Kesetaraan gender bukan merupakan isu baru di Indonesia. Secara global, kerangka normatif pembangunan manusia dengan kesetaraan gender sudah tercermin dalam Sustainable Development Goals. Konsep gender lahir dari proses sosiologi dan budaya yang membagi peran dan kedudukan laki-laki dan perempuan di sebuah lingkungan. Di Indonesia, sebagian besar masyarakat masih menganggap peran sosial perempuan masih tertinggal dan bersifat pasif dibandingkan laki-laki, hal tersebut tidak terjadi secara alamiah melainkan akibat adanya kontruksi budaya di tengah masyarakat (Qori, 2017). Akibat adanya budaya dan norma masyarakat tersebut, yaitu cenderung menenmpatkan perempuan di posisi yang dianggap lebih rendah, perempuan cenderung banyak ditempatkan di sektor domestik dibandingakan sektor publik, padahal setiap perempuan Indonesia memiliki hak untuk memilih penempatan posisi dalam pekerjaan (KPPA, 2018).

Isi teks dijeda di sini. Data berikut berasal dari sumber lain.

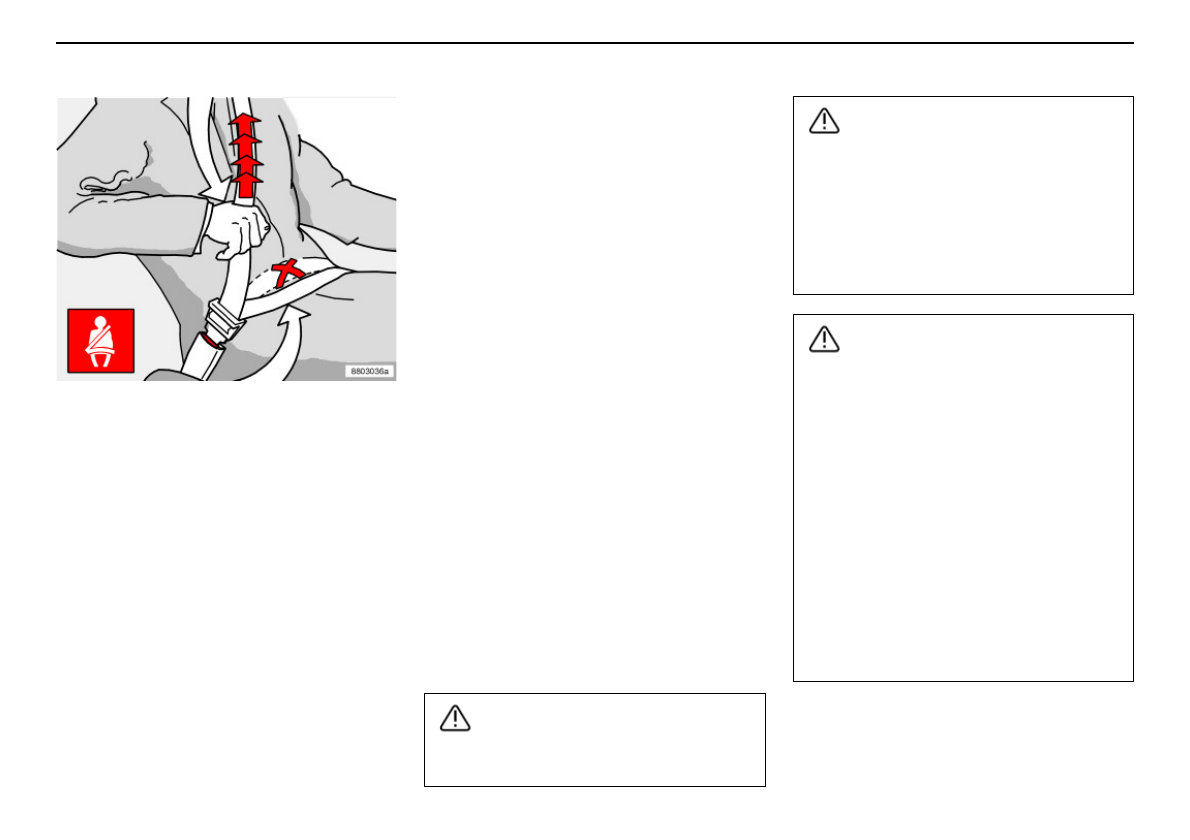 8803036a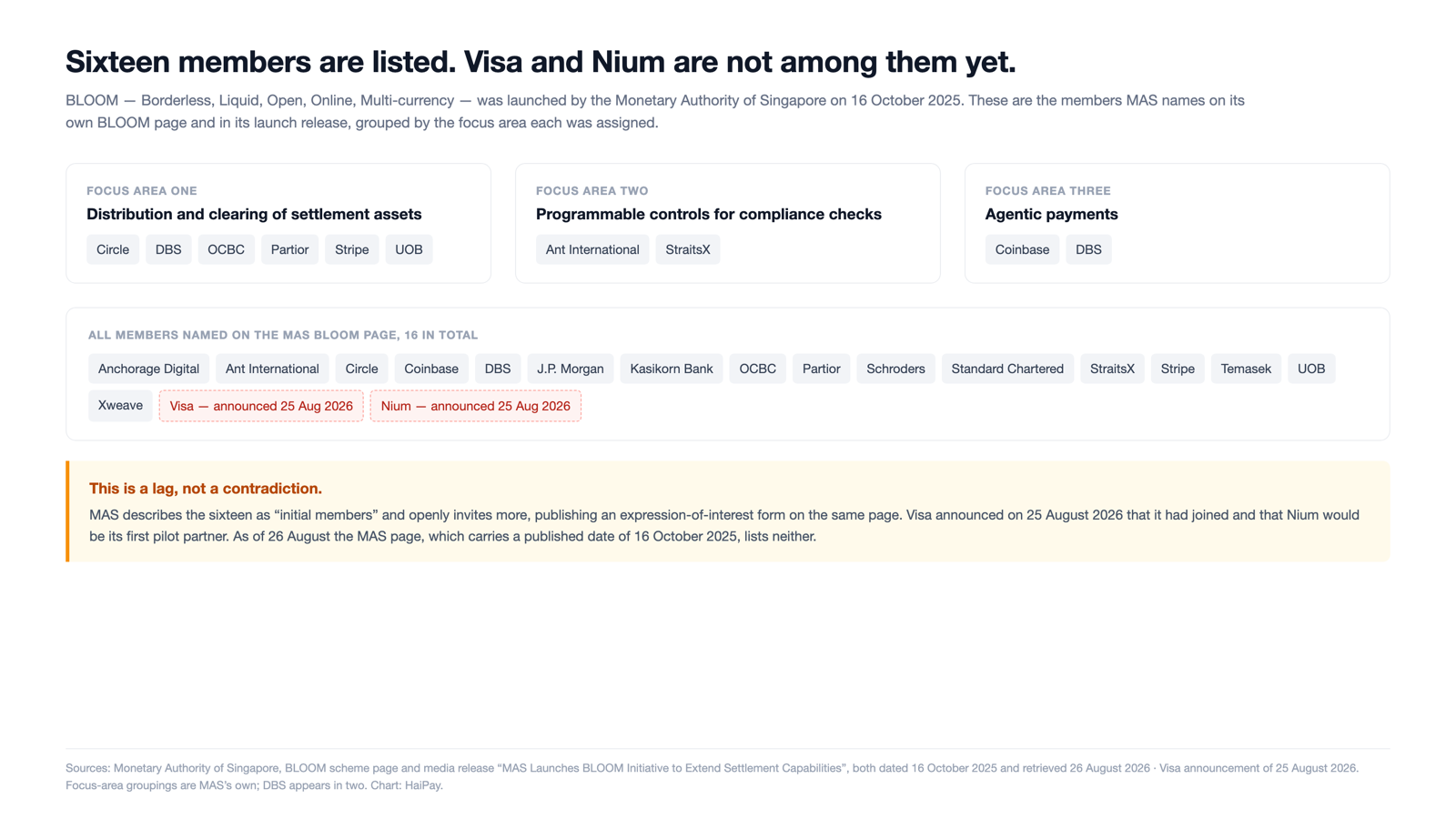 Sixteen members are listed. Visa and Nium are not among them yet.

BLOOM — Borderless, Liquid, Open, Online, Multi-currency — was launched by the Monetary Authority of Singapore on 16 October 2025. These are the members MAS names on its own BLOOM page and in its launch release, grouped by the focus area each was assigned.

FOCUS AREA ONE
Distribution and clearing of settlement assets
Circle DBS OCBC Partior Stripe UOB

FOCUS AREA TWO
Programmable controls for compliance checks
Ant International StraitsX

FOCUS AREA THREE
Agentic payments
Coinbase DBS

ALL MEMBERS NAMED ON THE MAS BLOOM PAGE, 16 IN TOTAL
Anchorage Digital Ant International Circle Coinbase DBS J.P. Morgan Kasikorn Bank OCBC Partior Schroders Standard Chartered StraitsX Stripe Temasek UOB Xweave Visa — announced 25 Aug 2026 Nium — announced 25 Aug 2026

This is a lag, not a contradiction.
MAS describes the sixteen as “initial members” and openly invites more, publishing an expression-of-interest form on the same page. Visa announced on 25 August 2026 that it had joined and that Nium would be its first pilot partner. As of 26 August the MAS page, which carries a published date of 16 October 2025, lists neither.

Sources: Monetary Authority of Singapore, BLOOM scheme page and media release “MAS Launches BLOOM Initiative to Extend Settlement Capabilities”, both dated 16 October 2025 and retrieved 26 August 2026 · Visa announcement of 25 August 2026. Focus-area groupings are MAS’s own; DBS appears in two. Chart: HaiPay.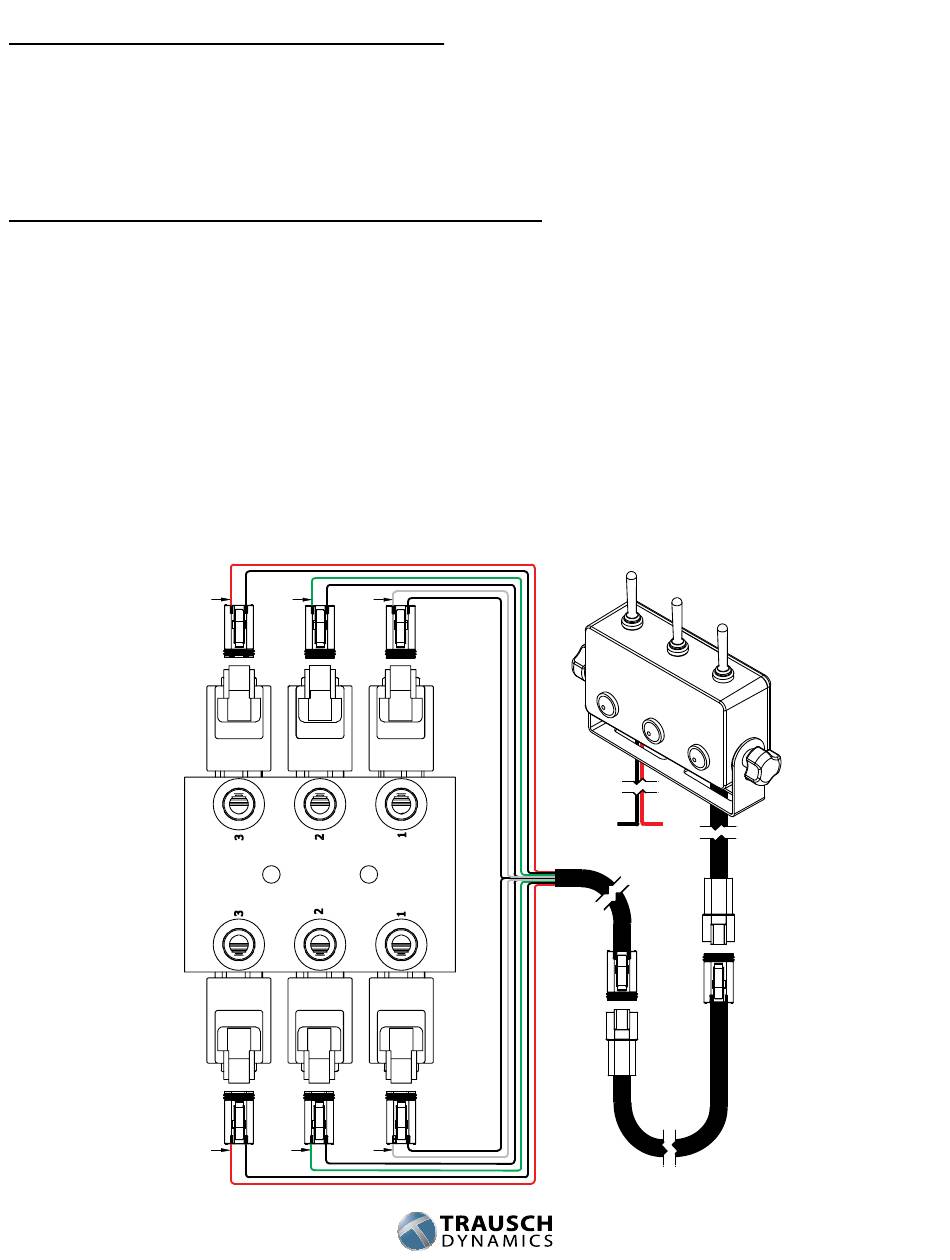 3
2
1
3
2
1

TRAUSCH
DYNAMICS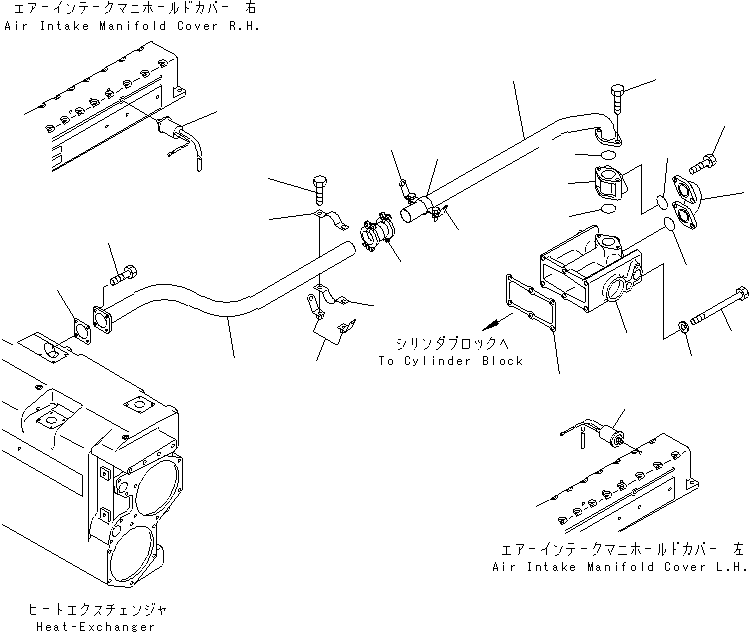 エアーインテークマニホールドカバー 右
Air Intake Manifold Cover R.H.

シリンダブロックへ
To Cylinder Block

エアーインテークマニホールドカバー 左
Air Intake Manifold Cover L.H.

ヒートエクスチェンジャ
Heat-Exchanger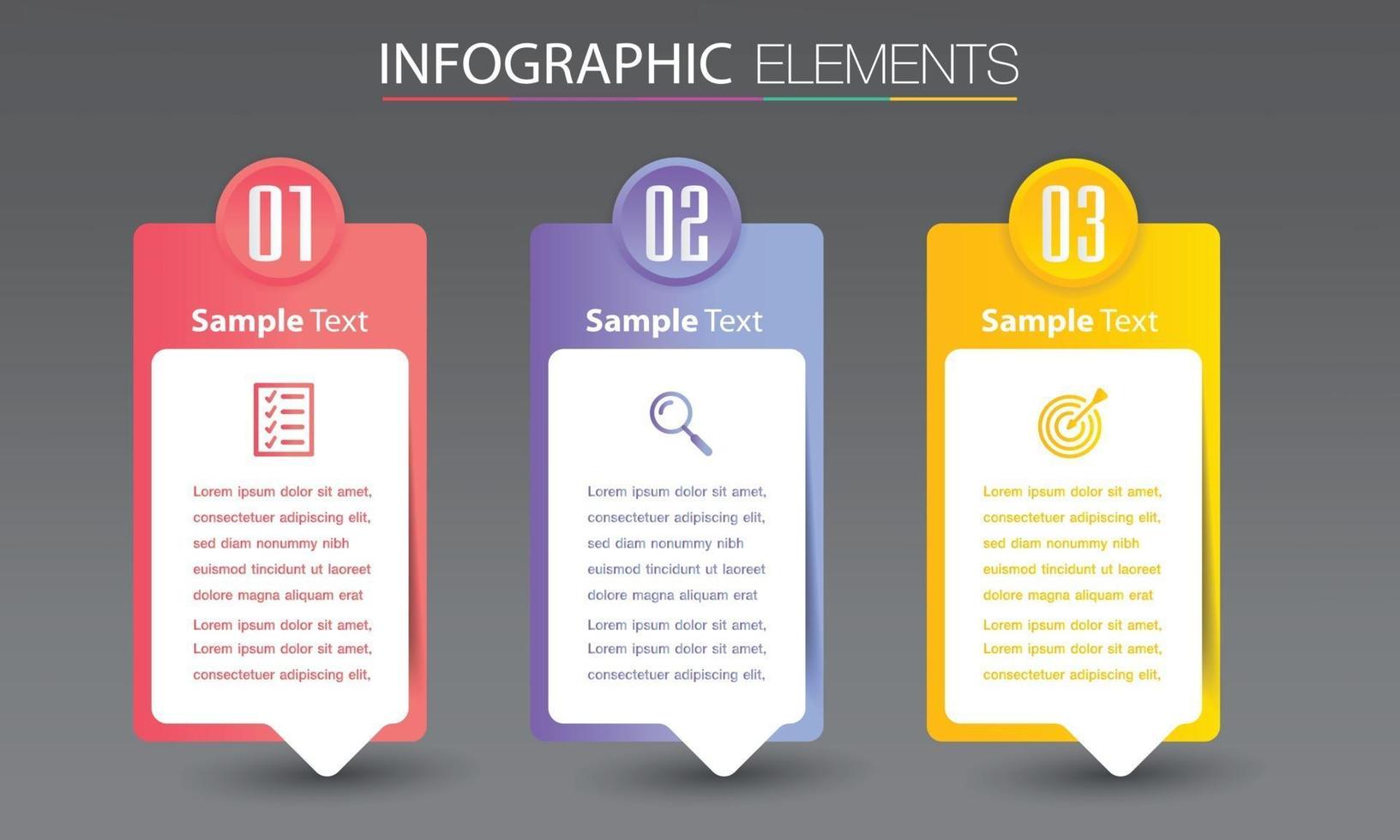 INFOGRAPHIC ELEMENTS

01

Sample Text

Lorem ipsum dolor sit amet, consectetuer adipiscing elit, sed diam nonummy nibh euismod tincidunt ut laoreet dolore magna aliquam erat

Lorem ipsum dolor sit amet, Lorem ipsum dolor sit amet, consectetuer adipiscing elit,

02

Sample Text

Lorem ipsum dolor sit amet, consectetuer adipiscing elit, sed diam nonummy nibh euismod tincidunt ut laoreet dolore magna aliquam erat

Lorem ipsum dolor sit amet, Lorem ipsum dolor sit amet, consectetuer adipiscing elit,

03

Sample Text

Lorem ipsum dolor sit amet, consectetuer adipiscing elit, sed diam nonummy nibh euismod tincidunt ut laoreet dolore magna aliquam erat

Lorem ipsum dolor sit amet, Lorem ipsum dolor sit amet, consectetuer adipiscing elit,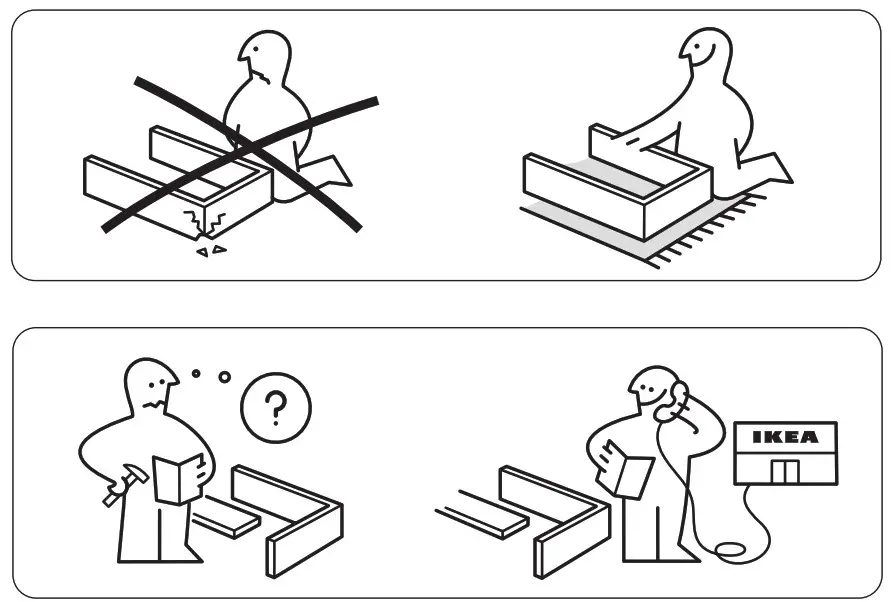 ?

IKEA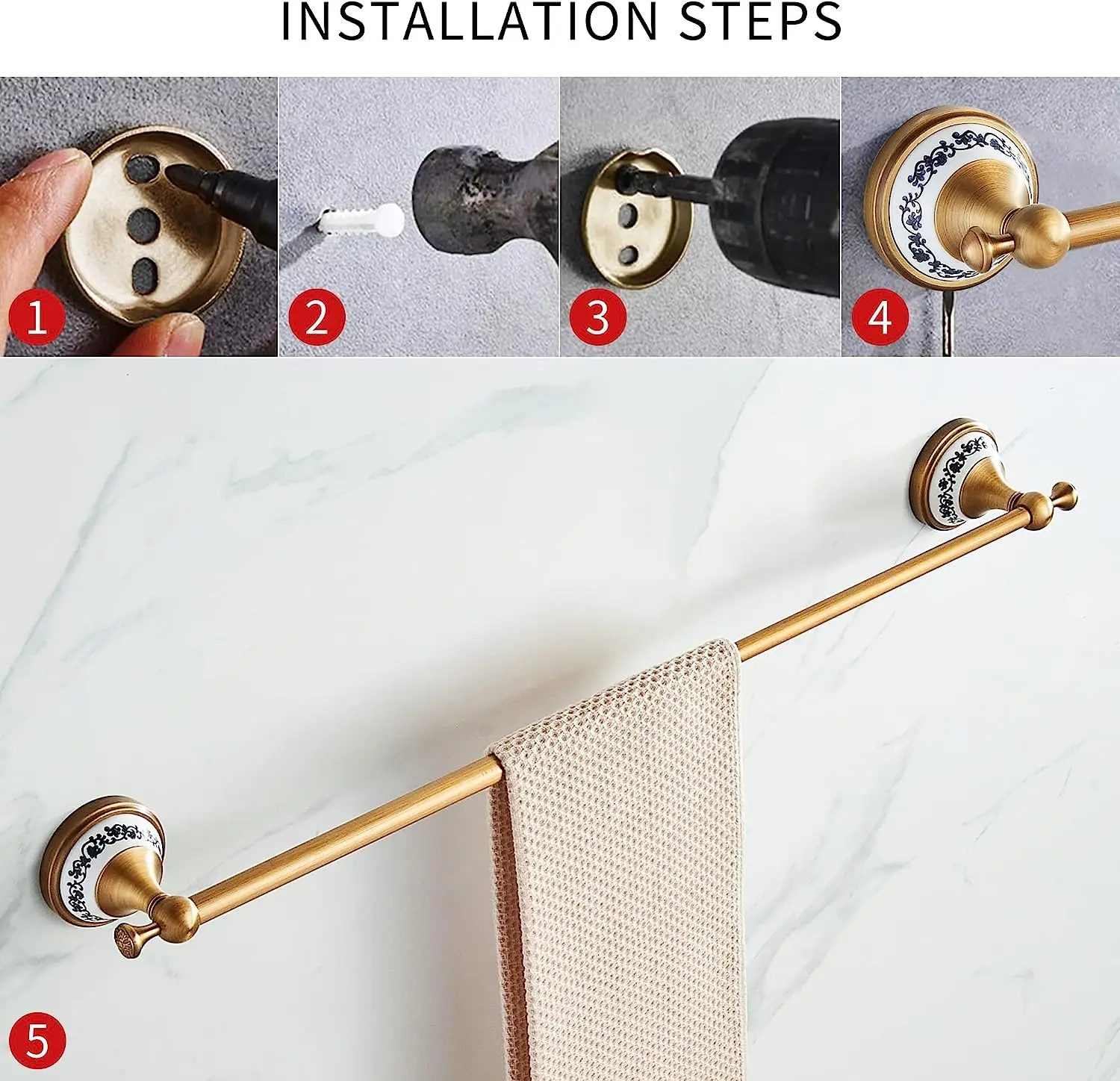 INSTALLATION STEPS

1

2

3

4

5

Ketimpangan gender dalam ketenagakerjaan masih marak terjadi di Indonesia. Mehrotra & Sinha (2017) mengungkapkan bahwa perbedaan laki-laki dan perempuan dalam berbagai aspek seperti dalam penggunaan waktu di rumah, perbedaan tingkat Pendidikan dan keterampilan, pembatasan sosial dan budaya, diskriminasi sectoral dan pekerjaan, migrasi laki-laki, dan berbagai akses ke input produktif, keseluruhan faktor tersebut mengarah pada gender inequality dalam partisipasi kerja yang layak. Menurut laporam World Economic Forum (2021) tentang Economic Participation and Opportunity, Indonesia menempati urutan 99 dari 156 negara dengan index 0,647. Dalam lingkup Asia Tenggara, Indonesia masih kalah jauh dengan Filipina yang ada di peringkat 18 dengan index 0,795.
Kita juga bisa melihat ketimpangan tersebut melalui Survey Angkatan Kerja Nasional, dari 138,81 juta Angkatan kerja, partisipasi laki-laki dan perempuan berbanding 82,1% : 54,3%, sementara Unemployment to Population rate berbanding 76,5 : 51,11. Dua hal tersebut adalah bukti sahih, bahwa ketimpangan gender di Indonesia dalam bidang ketenagakerjaan masih tinggi, hal tersebut berimplikasi pada rendahnya akses perempuan ke pasar tenaga kerja, serta akhirnya akan terjadi kecenderungan rendahnya upah perempuan jika dibandingkan dengan laki-laki (Ari, 2017). Â
The Oaxaca Decomposition
Jika semua pekerja dan jenis pekerjaan bersifat homogenn serta pasar tenaga kerja merupakan pasar persaingan sempurna, equilibrium akan tercapai jika pekerja memperoleh upah satu sama lain (Mcconnell et al., 2015). Menurut theory of wage differentials, perbedaan upah terjadi karena tiga faktor, pertama jenis pekerjaan yang heterogen, kedua tipe pekerja yang heterogen, dan yang terakhir pasar tenaga kerja yang masih belum maksimal. Borjas (2016) dalam bukunya Labor Economics, menguraikan ketidaksetaraan upah menjadi dua keadaan yaitu: ketidaksetaraan upah yang muncul karena dua kelompok pembanding rata-rata atau kualifikasi yang berbeda, seperti lama waktu sekolah dan pengalaman bekerja, dan ketidaksetaraan upah yang muncul karena salah satu kelompok diperlakukan lebih baik karena karakteristik individu yang sama.
Pada dasarnya, The Oaxaca Decomposition menjelaskan bahwa persamaan upah tidak bisa mencakup semua variable yang mengukur keterampilan dan produktivitas individu, dalam kata lain meskipun secara karakteristik keterampilan dan produktivitas kemungkinan sama, namun dalam persamaan upah mereka tidak setara. Melihat pada kurva diatas, rata-rata wanita yang memiliki sF tahun sekolah akan menghasilkan wF dollar, kemudian laki-laki yang memiliki sM Â tahun sekolah akan memperoleh wM Â dollar.